**YOUR GOAL**
Every record is to be copied unchanged, except that its pictures are removed.

(Extracted data entries)
● ● ●

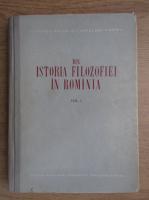 Anticariat: Din istoria filozofiei in Romania (volumul 1)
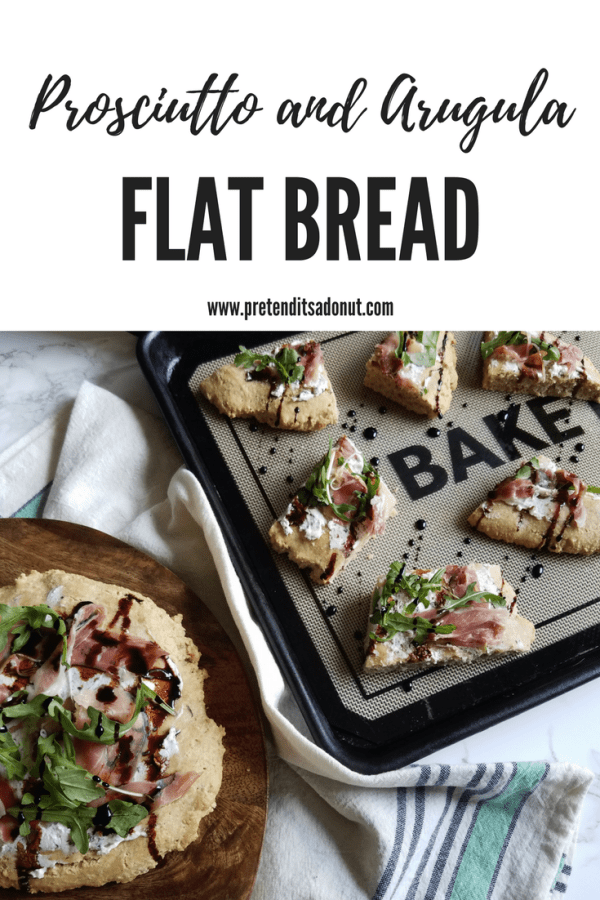 prosciutto and arugula flat bread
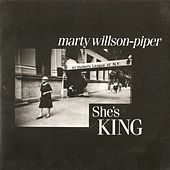 She's King by Marty Willson-Piper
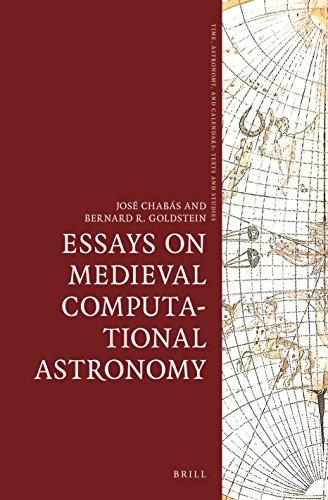Essays on Medieval Computational Astronomy By Jose Chabas Bergon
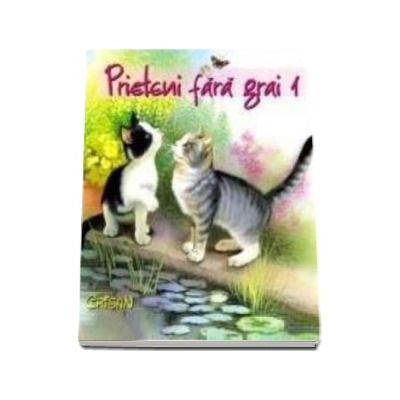 Prieteni fara grai - Volumul 1 - Varsta recomandata 2-6 ani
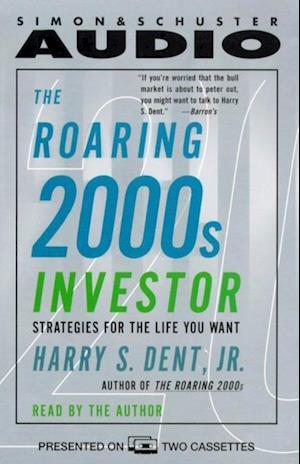 Roaring 2000s Investor af Harry S. Dent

● ● ●

**WORKED SOLUTION**
 Anticariat: Din istoria filozofiei in Romania (volumul 1)
 prosciutto and arugula flat bread
 She's King by Marty Willson-Piper
Essays on Medieval Computational Astronomy By Jose Chabas Bergon
 Prieteni fara grai - Volumul 1 - Varsta recomandata 2-6 ani
 Roaring 2000s Investor af Harry S. Dent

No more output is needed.